**Text section:**

With one of the most innovative set-ups on show at this years Raindance festival, Jake Squared comically questions the importance of certain life decisions, and the part they play in defining the self when all is said and done. The easiest reference point for the conceptual narrative of writer/director Howard Goldberg’s feature is Charlie Kaufman’s mind-melting Synecdoche, New York, casting as it does, the lead role within his own film portraying varying aspects of his own life. Fortunately tone is somewhat easier to determine, pitching itself somewhere between a meta-comedy and faux philosophical questioning.

The eponymous lead in question is a 50 year-old part-time film director and (slightly more than) part time real estate agent. A hopeless romantic at heart, Jake is at a loss as to how he has ended up alone bar the two teenage children resulting from his previous marriage. On a mission to make sense of everything he embarks on an ambitious film project casting himself as a hunky twenty-something as the host of a sprawling house party where guests will come and go and somewhere in amongst the endless rolls of footage will lie answers. Any answers will do.

The fourth wall not so much broken as well and truly obliterated, we float alongside actor Jake while being guided by real Jake as he interjects and interrupts various scenes offering his own direction and pieces to camera. Before long Jake’s film set spirals out of his control, gatecrashed by a host of uninvited guests. There’s 40 year-old Jake joining a drum circle, a perma-chilled bandana sporting Harley Davison fanatic; playboy Jake from his 30’s casually eyeing up female guests, and even a sprightly 17 year-old hippy Jake insistent on being called by his stage name Damien. To add to the disarray he is joined by girlfriends of the past mingling with family members long since passed in real life.

If this all sounds head-scratchingly difficult to work out then that may just be the point. Jake Squared attempts to take in a whole life to make sense of their place, and a whole life is a big sprawling, pattern-less maze which cannot be self-edited or escaped - there’s even a neat gag about the past catching up with you to prove just this.

Holding the film up and keeping it steady is a tight script acted with conviction by Elias Koleas who flitters between Jake through the ages bringing believability to each phrase of his life. It’s a clever trick making physical the psychological changes a person goes through in time, complete with lost loves, lost hair and lost ideals.

At times over-reaching and arguably naval-gazing (the many inserted quotes offer little to the overall film), Jake Squared is none-the-less an admirably ambitious film and a laudably inventive one.

**Extracted information:**
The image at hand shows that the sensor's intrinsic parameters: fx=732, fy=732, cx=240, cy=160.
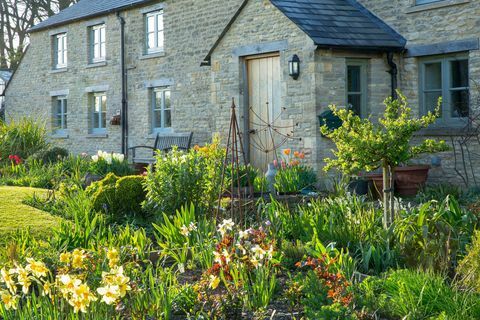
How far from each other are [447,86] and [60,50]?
14189 millimetres

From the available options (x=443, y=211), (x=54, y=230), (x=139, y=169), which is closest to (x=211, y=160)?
(x=54, y=230)

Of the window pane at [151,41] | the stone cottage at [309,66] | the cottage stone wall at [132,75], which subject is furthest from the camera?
the window pane at [151,41]

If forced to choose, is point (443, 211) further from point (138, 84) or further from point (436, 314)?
point (138, 84)

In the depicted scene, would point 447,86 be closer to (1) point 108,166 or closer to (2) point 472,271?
(1) point 108,166

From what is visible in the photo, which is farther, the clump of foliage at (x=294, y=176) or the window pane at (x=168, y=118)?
the window pane at (x=168, y=118)

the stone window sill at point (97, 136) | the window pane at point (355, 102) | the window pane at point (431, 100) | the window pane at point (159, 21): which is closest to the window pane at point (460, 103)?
the window pane at point (431, 100)

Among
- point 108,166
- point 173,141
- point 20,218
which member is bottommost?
point 20,218

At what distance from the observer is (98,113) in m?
22.1

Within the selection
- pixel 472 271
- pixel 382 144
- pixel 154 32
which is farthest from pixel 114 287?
pixel 154 32

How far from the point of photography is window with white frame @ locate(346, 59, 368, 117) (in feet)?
45.8

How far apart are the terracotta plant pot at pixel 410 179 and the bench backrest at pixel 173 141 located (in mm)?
6545

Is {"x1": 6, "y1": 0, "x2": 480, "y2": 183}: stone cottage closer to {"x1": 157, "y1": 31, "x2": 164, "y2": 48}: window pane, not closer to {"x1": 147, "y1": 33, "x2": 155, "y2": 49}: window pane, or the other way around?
{"x1": 157, "y1": 31, "x2": 164, "y2": 48}: window pane

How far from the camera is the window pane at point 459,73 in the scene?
43.9 feet

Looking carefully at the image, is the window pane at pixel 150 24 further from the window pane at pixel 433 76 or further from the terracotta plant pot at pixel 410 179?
the terracotta plant pot at pixel 410 179
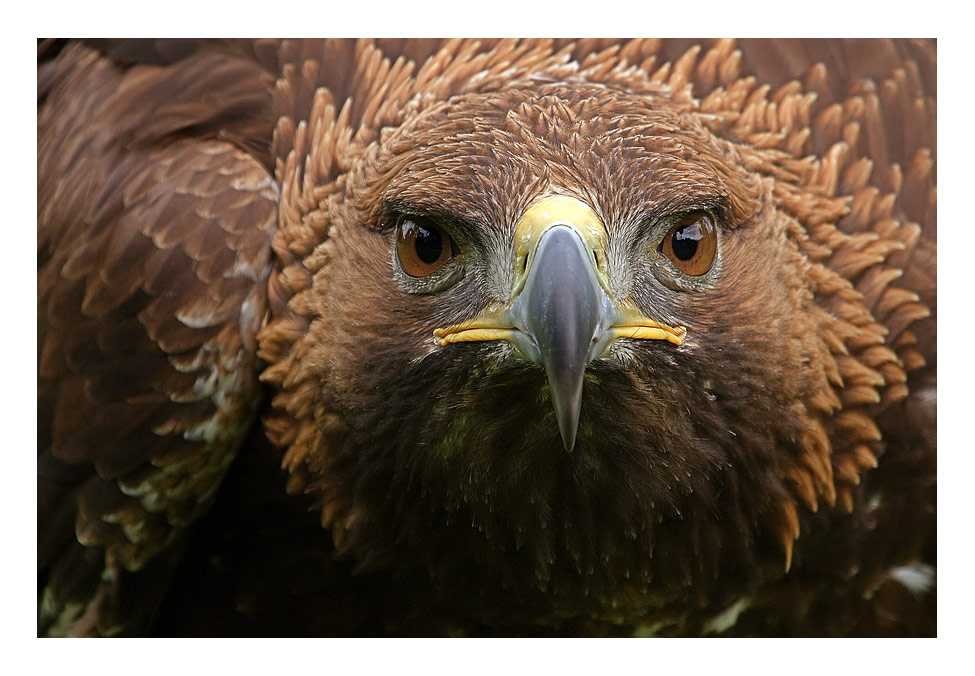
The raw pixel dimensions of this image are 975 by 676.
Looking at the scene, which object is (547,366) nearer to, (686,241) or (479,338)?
(479,338)

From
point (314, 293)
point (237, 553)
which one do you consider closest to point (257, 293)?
point (314, 293)

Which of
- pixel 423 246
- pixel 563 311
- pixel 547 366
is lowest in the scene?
pixel 547 366

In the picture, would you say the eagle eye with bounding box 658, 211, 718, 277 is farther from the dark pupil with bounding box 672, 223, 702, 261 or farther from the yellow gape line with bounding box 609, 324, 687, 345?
the yellow gape line with bounding box 609, 324, 687, 345

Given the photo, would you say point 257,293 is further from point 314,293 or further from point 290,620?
point 290,620

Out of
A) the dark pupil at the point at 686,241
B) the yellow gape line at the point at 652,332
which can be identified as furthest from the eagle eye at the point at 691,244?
the yellow gape line at the point at 652,332

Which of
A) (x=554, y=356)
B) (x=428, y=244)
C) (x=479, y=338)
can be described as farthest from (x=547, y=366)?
(x=428, y=244)

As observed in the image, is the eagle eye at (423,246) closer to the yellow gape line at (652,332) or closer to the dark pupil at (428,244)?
the dark pupil at (428,244)

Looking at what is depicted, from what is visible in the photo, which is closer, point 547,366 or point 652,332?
point 547,366
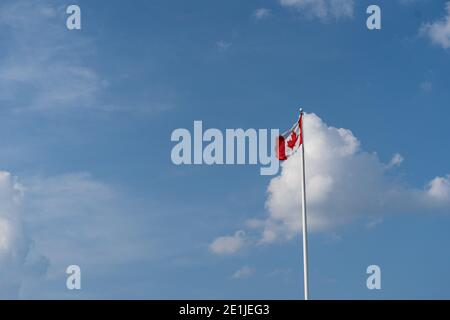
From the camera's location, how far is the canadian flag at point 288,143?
41.7 metres

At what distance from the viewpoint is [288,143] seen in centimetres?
4194

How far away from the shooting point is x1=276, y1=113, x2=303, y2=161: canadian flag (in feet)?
137
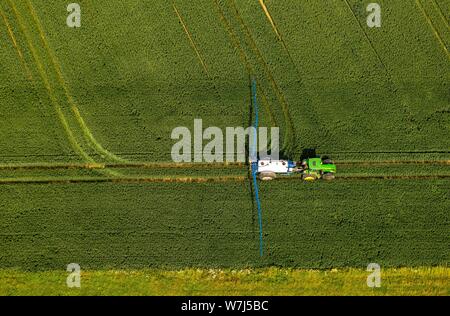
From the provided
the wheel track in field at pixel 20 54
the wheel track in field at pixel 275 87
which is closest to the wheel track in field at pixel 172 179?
the wheel track in field at pixel 275 87

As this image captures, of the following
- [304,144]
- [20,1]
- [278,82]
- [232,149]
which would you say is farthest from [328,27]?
[20,1]

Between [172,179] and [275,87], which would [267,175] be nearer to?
[172,179]

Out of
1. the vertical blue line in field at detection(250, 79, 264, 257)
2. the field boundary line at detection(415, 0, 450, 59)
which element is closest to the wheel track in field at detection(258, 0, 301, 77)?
the vertical blue line in field at detection(250, 79, 264, 257)

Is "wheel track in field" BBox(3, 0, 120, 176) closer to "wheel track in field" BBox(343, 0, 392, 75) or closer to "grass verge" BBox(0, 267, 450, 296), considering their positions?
"grass verge" BBox(0, 267, 450, 296)

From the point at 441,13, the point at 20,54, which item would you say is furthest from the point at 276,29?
the point at 20,54

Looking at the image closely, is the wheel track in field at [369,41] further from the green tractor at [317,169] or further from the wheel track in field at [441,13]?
the green tractor at [317,169]
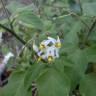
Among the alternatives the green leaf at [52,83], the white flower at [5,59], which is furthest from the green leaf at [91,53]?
the white flower at [5,59]

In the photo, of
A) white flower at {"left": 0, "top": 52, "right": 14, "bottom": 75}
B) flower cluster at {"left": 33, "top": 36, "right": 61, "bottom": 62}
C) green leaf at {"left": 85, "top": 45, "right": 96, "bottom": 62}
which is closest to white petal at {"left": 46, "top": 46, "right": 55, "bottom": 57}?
flower cluster at {"left": 33, "top": 36, "right": 61, "bottom": 62}

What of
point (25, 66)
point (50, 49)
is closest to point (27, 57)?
point (25, 66)

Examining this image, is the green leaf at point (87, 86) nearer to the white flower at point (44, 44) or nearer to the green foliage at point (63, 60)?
the green foliage at point (63, 60)

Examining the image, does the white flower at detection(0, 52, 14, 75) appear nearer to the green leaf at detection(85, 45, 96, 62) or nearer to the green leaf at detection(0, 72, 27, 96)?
the green leaf at detection(0, 72, 27, 96)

**Task directions:** Please update the Jake Squared review by giving everything from "Holding the film" down to "laudably inventive one." again, with "tight" changed to "sharp".

**The answer:**
Holding the film up and keeping it steady is a sharp script acted with conviction by Elias Koleas who flitters between Jake through the ages bringing believability to each phrase of his life. It’s a clever trick making physical the psychological changes a person goes through in time, complete with lost loves, lost hair and lost ideals.

At times over-reaching and arguably naval-gazing (the many inserted quotes offer little to the overall film), Jake Squared is none-the-less an admirably ambitious film and a laudably inventive one.